%%

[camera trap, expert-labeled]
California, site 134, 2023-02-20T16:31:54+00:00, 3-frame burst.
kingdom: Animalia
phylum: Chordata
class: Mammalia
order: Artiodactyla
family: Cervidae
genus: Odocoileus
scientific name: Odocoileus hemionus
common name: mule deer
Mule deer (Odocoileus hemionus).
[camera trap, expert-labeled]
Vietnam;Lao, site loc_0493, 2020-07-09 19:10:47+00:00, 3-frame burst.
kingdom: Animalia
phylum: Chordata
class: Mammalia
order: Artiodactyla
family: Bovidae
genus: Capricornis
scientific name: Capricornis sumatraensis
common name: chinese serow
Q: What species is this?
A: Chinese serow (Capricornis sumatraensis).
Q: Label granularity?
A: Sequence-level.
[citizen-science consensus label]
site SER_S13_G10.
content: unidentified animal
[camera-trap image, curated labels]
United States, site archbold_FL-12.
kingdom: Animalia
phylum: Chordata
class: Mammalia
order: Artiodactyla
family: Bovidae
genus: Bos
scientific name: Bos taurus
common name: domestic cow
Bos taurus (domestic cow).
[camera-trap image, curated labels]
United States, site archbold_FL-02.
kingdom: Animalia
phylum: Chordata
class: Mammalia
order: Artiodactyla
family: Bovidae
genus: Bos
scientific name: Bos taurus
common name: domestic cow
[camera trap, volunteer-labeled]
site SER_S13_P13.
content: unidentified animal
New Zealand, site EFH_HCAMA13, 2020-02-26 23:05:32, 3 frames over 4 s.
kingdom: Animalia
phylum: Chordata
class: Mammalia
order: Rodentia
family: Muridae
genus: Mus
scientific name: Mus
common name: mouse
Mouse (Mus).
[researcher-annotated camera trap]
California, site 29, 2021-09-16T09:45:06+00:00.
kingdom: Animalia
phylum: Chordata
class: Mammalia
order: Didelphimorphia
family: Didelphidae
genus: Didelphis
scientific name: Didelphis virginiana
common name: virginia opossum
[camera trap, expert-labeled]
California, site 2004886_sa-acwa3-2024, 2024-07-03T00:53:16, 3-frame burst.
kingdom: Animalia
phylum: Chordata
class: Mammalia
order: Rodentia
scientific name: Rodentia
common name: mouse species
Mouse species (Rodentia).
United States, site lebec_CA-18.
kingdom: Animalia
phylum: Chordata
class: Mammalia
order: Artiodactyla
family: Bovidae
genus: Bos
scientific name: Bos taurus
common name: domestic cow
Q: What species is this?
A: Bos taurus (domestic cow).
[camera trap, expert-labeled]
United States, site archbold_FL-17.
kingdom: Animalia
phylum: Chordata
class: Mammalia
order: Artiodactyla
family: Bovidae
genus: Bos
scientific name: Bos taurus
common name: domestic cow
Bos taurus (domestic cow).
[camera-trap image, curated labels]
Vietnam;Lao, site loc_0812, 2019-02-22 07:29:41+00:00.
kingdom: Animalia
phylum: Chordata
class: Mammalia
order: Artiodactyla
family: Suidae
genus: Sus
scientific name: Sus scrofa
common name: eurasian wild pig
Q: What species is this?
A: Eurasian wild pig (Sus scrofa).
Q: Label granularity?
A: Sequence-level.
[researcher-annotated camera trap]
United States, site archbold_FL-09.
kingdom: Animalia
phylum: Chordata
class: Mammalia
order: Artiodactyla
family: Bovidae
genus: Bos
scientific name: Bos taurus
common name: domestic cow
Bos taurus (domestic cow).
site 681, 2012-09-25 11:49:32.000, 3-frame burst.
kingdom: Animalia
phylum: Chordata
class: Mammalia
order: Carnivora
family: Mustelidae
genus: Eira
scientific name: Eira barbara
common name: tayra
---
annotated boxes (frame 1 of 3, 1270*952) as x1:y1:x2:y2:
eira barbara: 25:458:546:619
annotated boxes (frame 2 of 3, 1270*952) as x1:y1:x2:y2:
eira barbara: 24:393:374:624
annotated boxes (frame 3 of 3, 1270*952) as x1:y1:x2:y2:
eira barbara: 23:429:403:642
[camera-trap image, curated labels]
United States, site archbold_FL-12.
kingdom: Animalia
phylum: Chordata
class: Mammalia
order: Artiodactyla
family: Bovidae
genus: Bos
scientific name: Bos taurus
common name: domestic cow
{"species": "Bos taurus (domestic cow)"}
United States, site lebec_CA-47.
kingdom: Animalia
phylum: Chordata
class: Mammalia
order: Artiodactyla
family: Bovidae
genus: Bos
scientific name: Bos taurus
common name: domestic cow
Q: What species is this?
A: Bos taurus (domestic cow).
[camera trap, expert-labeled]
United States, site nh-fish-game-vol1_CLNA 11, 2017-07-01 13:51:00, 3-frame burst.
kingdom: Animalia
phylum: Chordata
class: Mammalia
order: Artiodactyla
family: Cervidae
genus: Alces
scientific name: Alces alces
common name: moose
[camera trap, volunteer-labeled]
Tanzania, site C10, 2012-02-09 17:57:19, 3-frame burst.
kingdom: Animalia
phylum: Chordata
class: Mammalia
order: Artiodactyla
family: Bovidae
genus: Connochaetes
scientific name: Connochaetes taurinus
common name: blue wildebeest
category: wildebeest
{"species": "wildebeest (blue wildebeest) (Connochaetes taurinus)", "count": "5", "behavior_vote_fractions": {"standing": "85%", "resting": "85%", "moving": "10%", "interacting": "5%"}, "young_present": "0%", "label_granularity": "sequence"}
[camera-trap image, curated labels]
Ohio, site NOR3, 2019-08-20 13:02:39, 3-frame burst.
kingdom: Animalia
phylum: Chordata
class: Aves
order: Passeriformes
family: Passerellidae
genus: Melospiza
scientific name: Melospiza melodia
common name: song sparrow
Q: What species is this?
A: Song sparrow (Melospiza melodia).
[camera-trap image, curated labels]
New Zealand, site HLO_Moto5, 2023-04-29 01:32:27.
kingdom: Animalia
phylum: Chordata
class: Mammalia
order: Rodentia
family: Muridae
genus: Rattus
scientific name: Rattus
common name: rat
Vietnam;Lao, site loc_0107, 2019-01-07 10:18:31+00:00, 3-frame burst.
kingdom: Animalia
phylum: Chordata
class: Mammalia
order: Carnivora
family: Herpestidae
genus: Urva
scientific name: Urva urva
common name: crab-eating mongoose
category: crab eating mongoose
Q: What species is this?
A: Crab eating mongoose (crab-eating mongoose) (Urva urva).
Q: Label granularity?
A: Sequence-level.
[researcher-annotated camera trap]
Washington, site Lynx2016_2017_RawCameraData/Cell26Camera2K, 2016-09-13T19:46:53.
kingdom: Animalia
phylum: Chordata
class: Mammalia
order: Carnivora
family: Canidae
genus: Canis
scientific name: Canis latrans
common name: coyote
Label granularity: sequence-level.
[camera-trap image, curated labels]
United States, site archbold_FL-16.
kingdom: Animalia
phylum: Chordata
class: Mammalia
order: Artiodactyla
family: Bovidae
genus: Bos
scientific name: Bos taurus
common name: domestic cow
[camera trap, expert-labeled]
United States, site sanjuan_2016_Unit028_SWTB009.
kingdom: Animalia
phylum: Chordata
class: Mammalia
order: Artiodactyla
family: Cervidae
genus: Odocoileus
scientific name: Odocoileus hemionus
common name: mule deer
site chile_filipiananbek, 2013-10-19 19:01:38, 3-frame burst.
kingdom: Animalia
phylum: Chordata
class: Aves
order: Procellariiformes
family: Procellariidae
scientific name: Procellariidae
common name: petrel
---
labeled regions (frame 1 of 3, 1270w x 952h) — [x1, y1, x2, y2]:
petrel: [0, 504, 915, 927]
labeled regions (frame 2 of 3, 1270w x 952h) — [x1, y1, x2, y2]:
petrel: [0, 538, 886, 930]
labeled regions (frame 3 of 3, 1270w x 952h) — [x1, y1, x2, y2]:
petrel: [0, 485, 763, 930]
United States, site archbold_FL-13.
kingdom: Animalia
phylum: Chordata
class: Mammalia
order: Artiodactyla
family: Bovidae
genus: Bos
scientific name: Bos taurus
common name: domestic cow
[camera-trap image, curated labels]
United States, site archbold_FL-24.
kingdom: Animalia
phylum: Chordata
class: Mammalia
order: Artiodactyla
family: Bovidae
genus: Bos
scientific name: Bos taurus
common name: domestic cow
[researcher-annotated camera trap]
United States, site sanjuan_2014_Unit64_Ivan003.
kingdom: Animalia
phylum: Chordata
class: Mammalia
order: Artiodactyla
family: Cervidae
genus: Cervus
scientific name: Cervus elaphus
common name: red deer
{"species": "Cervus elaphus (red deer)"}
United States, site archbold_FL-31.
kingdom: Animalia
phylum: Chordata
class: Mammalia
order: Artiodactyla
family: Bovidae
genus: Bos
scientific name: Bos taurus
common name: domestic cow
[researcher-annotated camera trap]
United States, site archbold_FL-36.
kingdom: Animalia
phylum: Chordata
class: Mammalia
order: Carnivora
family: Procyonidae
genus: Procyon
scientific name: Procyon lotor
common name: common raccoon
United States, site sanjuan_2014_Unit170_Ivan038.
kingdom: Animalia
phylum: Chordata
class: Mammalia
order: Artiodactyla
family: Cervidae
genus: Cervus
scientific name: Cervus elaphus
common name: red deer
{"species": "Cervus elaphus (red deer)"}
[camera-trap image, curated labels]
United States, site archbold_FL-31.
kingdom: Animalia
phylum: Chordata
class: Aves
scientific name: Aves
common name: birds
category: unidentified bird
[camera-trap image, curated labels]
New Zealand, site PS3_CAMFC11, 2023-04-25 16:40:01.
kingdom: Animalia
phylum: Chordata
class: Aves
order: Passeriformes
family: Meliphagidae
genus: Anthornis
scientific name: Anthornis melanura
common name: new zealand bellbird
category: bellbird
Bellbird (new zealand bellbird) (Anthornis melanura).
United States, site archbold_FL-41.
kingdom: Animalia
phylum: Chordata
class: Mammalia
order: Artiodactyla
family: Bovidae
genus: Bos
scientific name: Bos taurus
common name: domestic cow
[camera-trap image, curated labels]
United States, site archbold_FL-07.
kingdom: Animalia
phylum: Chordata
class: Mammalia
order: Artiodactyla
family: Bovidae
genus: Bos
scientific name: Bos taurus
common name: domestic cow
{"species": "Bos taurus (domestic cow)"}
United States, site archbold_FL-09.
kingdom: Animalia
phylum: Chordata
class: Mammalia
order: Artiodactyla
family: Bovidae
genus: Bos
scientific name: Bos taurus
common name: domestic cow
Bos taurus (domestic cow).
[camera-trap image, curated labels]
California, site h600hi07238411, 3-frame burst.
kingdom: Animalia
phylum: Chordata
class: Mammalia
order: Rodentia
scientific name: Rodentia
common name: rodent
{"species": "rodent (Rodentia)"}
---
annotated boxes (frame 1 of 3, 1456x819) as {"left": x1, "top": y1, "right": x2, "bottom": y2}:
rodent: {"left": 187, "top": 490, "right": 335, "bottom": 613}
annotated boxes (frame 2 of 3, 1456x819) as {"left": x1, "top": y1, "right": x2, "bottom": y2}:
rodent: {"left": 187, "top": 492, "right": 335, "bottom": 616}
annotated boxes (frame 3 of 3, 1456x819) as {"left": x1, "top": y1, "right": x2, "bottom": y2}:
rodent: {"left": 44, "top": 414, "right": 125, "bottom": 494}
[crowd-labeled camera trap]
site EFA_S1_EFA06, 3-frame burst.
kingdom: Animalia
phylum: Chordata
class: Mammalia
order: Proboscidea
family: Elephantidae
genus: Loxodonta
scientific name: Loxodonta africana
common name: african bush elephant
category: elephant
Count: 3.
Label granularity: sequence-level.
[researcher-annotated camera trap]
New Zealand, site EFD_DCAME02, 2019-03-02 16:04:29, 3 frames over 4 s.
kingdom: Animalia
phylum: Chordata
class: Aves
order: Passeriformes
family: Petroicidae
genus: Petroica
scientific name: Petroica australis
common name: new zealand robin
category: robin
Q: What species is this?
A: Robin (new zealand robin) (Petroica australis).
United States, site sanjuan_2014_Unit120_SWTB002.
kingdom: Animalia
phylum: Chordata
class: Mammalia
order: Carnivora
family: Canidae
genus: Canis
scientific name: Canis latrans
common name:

%%

- **WORK REQUEST**
Give an exact copy of the lines above from the line with "A: Song sparrow (Melospiza melodia)." up to and including the line with "family: Herpestidae", and leave everything else out.

- **RESPONSE TO THIS EXERCISE**
A: Song sparrow (Melospiza melodia).
[camera-trap image, curated labels]
New Zealand, site HLO_Moto5, 2023-04-29 01:32:27.
kingdom: Animalia
phylum: Chordata
class: Mammalia
order: Rodentia
family: Muridae
genus: Rattus
scientific name: Rattus
common name: rat
Vietnam;Lao, site loc_0107, 2019-01-07 10:18:31+00:00, 3-frame burst.
kingdom: Animalia
phylum: Chordata
class: Mammalia
order: Carnivora
family: Herpestidae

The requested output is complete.